------ Document ------

20210504_manage_external_state.md 12 KB

Managing Materialize's External State

Summary

Aside from reading and writing streaming data, Materialize may create or destroy external state for particular sources and sinks. The goal of this design doc is to align on a single way to create and destroy that external state.

Goals

  • Decide if sources and sinks should maintain external state in the same way.
  • Decide where external state should be maintained.
  • Decide which crate is responsible for creating and destroying external state (ex: coord, dataflow).

Non-Goals

  • Any source or sink-specific implementations of this, if possible. While those might be used as examples to motivate our thinking, they should be separately designed and reviewed.

Description

Motivation

Some Materialize sources and sinks need to create, maintain, and destroy state external to Materialize. Examples of this include:

In the future, the following will also require the ability to create, maintain, and destroy external state:

  • Any sinks where we create a new topic, partition, table, bucket, or other object in an external system.

------ Raw data ------

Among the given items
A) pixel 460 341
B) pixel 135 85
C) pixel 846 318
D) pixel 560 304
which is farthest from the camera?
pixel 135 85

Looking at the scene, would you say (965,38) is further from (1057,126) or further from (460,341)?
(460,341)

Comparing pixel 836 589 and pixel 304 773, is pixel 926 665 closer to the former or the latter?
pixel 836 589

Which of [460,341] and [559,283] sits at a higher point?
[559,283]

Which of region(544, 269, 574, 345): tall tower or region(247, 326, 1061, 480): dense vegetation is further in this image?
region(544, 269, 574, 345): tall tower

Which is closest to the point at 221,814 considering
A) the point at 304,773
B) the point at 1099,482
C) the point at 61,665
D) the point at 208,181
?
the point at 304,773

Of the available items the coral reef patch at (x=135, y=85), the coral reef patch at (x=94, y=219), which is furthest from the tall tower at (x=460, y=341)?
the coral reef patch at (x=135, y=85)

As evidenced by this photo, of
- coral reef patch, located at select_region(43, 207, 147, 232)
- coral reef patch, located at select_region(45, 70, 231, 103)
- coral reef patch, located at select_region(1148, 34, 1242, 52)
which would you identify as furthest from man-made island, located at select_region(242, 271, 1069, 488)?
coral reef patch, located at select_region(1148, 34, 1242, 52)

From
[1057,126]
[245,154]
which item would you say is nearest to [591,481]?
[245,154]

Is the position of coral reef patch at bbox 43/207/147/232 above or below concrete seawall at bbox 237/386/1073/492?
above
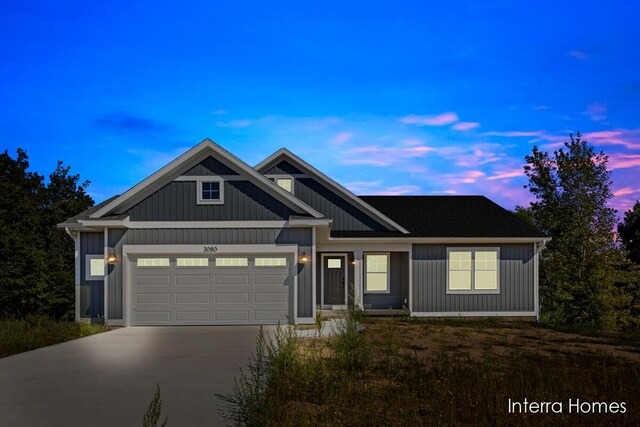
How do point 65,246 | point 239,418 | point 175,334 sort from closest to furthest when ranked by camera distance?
1. point 239,418
2. point 175,334
3. point 65,246

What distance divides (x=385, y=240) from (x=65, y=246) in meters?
18.3

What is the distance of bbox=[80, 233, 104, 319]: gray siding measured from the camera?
19469 mm

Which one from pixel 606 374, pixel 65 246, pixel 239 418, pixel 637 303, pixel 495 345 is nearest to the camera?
pixel 239 418

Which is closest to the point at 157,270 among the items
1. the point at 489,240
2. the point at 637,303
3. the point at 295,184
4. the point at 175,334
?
the point at 175,334

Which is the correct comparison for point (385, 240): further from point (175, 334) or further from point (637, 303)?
point (637, 303)

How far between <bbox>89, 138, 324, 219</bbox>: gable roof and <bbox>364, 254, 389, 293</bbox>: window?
5548 mm

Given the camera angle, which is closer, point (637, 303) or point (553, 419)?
point (553, 419)

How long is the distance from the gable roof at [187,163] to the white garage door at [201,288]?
1802 mm

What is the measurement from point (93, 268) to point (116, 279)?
1.79 meters

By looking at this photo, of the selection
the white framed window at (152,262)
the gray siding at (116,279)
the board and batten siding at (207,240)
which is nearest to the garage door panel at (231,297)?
the board and batten siding at (207,240)

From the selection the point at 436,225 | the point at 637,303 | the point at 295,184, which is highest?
the point at 295,184

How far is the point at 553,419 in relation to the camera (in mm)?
7254

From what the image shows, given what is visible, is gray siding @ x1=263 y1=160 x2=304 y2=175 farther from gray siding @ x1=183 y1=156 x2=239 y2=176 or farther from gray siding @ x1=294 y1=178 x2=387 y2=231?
gray siding @ x1=183 y1=156 x2=239 y2=176

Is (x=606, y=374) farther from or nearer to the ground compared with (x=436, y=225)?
nearer to the ground
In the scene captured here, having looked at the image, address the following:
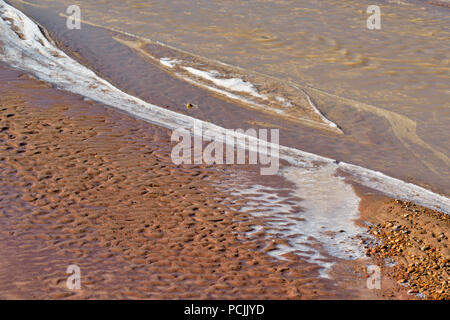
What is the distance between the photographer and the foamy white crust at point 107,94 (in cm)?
712

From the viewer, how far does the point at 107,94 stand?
31.2 feet

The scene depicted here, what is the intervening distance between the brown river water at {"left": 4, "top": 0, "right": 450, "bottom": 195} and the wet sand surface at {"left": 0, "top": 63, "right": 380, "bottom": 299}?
226 centimetres

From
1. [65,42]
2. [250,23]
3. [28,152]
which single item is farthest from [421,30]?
[28,152]

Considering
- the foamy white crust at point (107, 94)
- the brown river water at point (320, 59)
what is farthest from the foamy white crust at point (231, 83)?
the foamy white crust at point (107, 94)

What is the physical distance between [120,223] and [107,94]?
4340 mm

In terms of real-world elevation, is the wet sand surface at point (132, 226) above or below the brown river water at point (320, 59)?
below

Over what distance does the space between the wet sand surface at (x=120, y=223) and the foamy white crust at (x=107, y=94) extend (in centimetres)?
82

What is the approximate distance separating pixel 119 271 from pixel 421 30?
37.6 feet

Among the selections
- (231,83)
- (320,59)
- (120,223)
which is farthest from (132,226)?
(320,59)

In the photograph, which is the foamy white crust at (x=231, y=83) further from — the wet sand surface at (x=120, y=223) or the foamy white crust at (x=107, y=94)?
the wet sand surface at (x=120, y=223)

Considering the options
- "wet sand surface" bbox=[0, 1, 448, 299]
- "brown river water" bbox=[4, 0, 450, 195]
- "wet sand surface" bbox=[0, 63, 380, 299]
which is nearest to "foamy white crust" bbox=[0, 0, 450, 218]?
"brown river water" bbox=[4, 0, 450, 195]

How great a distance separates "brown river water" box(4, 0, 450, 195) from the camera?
869 centimetres

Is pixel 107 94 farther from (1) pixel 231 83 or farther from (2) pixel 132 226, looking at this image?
(2) pixel 132 226

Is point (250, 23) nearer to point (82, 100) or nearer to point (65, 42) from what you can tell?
point (65, 42)
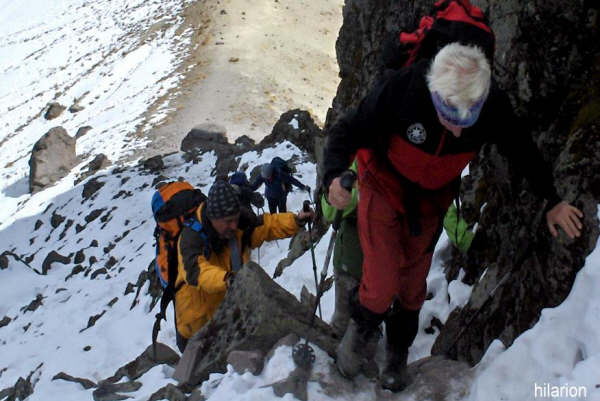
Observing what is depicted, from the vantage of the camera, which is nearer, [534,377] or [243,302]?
[534,377]

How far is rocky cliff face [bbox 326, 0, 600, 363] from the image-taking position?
3.82m

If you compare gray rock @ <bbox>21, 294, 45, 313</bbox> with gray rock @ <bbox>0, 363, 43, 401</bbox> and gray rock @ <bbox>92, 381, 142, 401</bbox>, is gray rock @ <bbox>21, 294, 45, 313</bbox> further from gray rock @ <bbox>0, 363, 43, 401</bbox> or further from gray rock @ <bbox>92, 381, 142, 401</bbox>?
gray rock @ <bbox>92, 381, 142, 401</bbox>

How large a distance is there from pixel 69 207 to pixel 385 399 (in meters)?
21.9

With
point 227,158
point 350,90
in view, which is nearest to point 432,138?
point 350,90

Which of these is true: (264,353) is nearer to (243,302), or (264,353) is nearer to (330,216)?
(243,302)

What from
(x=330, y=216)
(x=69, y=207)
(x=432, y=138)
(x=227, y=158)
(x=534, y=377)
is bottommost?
(x=69, y=207)

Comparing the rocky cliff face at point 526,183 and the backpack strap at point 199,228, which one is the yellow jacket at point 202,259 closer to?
the backpack strap at point 199,228

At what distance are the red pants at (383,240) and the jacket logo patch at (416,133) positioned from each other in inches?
19.0

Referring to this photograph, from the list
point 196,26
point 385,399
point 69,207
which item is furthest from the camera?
point 196,26

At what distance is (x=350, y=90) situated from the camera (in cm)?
968

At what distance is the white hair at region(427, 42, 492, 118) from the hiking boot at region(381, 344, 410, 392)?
2.14 m

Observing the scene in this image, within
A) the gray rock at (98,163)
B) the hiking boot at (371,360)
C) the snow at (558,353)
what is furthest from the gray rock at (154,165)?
the snow at (558,353)
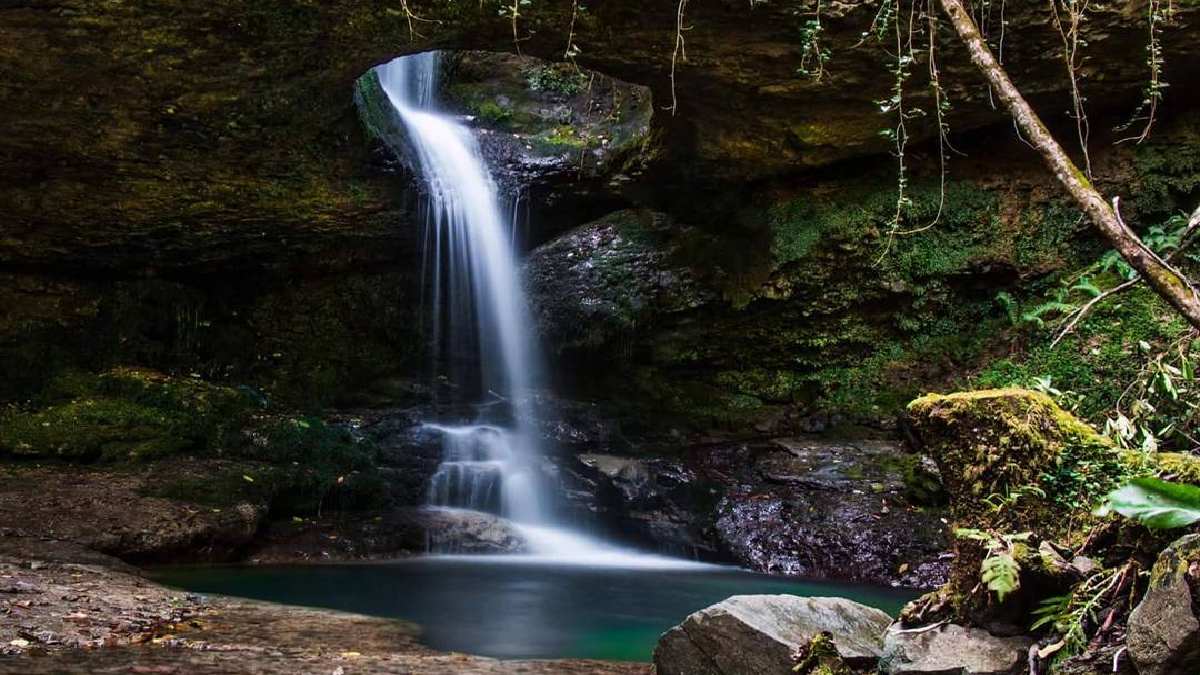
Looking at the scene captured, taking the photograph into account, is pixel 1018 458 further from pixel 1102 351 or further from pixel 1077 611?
pixel 1102 351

------

Task list:
a - In the design doc on managing Materialize's external state, what is listed as the non-goal?
b - From the design doc on Materialize's external state, quote the passage that begins with the words "In the future, the" and ends after "an external system.".

Solutions to the tasks:
a - Any source- or sink-specific implementations, which should be designed and reviewed separately.

b -
In the future, the following will also require the ability to create, maintain, and destroy external state:

  • Any sinks where we create a new topic, partition, table, bucket, or other object in an external system.